Marques et créateurs
Héritage et rééditions :
- Levi’s Vintage Clothing (LVC) : Cette ligne recrée les archives de la marque. Elle a été lancée en 1996. Ses modèles couvrent la période de 1890 à 1970.
- Sugar Cane : Cette marque japonaise utilise des mélanges de fibres de canne à sucre. Elle emploie des métiers à tisser vintage pour ses tissus.
- The Flat Head : La marque produit un denim selvedge lourd et brut. Ses créations s'inspirent du vêtement de travail américain des années 1950.
- The Real McCoy’s : Ce label japonais recrée des uniformes militaires et de travail. La fabrication utilise les matériaux et les modes de construction d'époque.
- Warehouse : Cette maison d'Osaka a été fondée en 1995. Elle revisite le vestiaire décontracté américain des années 1930 à 1960.
- Buzz Rickson’s : La marque est une référence pour les blousons de vol. Ses rééditions respectent les cahiers des charges militaires historiques.
- Full Count : L'entreprise privilégie le coton du Zimbabwe. Son denim selvedge est reconnu pour son équilibre entre poids et confort.
L'esthétique de la référence :
- Gucci par Tom Ford : Le créateur a réinterprété le luxe des années 1970. Ses collections ont dominé la période entre 1994 et 2004.
- Prada : Miuccia Prada utilise des silhouettes des années 1950, 1960 et 1970. Elle les intègre dans une vision contemporaine.
- Miu Miu : La marque cite les codes des années 1960 et 1970. Les coupes et les palettes de couleurs renvoient à ces décennies.
- Steady Clothing : Cette griffe s'adresse aux amateurs de culture rockabilly. Elle fabrique des vêtements inspirés des années 1950.
- Collectif : La marque produit des robes et des ensembles classiques. Les coupes s'inspirent de la mode des années 1940 à 1960.
- Reformation : L'entreprise utilise des textiles durables. Ses silhouettes évoquent les coupes emblématiques du passé.
- What Katie Did : Cette enseigne se spécialise dans la lingerie ancienne. Elle reproduit des modèles des années 1940 et 1950.
Références
[1] Palmer, Alexandra, et Hazel Clark, dir. Old Clothes, New Looks: Second Hand Fashion.
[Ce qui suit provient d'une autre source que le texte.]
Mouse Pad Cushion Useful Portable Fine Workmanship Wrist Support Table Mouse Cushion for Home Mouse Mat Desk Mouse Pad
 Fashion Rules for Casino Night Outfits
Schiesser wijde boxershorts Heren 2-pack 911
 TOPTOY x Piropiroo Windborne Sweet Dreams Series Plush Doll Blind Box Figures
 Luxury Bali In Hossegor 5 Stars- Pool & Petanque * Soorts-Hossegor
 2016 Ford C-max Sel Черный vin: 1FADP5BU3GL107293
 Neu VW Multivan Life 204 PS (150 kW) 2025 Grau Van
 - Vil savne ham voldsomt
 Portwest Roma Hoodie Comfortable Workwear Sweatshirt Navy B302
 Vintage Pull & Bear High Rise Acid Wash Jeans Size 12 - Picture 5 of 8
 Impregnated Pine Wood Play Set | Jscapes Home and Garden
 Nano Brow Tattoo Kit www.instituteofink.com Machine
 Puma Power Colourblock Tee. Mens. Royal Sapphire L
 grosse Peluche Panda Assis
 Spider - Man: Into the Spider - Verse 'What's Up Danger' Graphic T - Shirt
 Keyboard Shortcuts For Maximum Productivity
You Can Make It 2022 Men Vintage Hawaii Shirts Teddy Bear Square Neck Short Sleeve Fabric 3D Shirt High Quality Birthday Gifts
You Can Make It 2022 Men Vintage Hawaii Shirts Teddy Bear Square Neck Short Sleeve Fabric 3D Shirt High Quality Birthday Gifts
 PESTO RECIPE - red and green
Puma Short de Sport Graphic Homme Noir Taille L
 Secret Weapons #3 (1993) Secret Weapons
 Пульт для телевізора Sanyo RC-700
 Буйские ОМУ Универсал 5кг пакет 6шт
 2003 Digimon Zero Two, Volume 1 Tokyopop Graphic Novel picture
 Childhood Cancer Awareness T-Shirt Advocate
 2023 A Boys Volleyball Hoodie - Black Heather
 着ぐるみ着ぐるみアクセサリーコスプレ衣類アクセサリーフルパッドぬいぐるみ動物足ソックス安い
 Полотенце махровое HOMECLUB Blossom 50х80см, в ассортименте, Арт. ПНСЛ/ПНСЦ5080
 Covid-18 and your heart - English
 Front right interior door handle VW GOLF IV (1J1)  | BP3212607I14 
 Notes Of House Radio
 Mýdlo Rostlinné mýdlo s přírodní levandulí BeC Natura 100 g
Berg, 2005. [2] Guffey, Elizabeth E. Retro: The Culture of Revival. Reaktion Books, 2006. [3] Jenss, Heike. Fashioning Memory: Vintage Style and Youth Culture. Bloomsbury Academic, 2015. [4] DeLong, Marilyn, Barbara Heinemann, et Kathryn Reiley. « Hooked on Vintage! » Fashion Theory 9, n° 1 (2005) : 23-42. [5] McClendon, Emma. Denim: Fashion's Frontier. Yale University Press, 2016. [6] Keet, Philomena. The Tokyo Look Book. Kodansha International, 2007. [7] Davis, Fred. Fashion, Culture, and Identity. University of Chicago Press, 1992.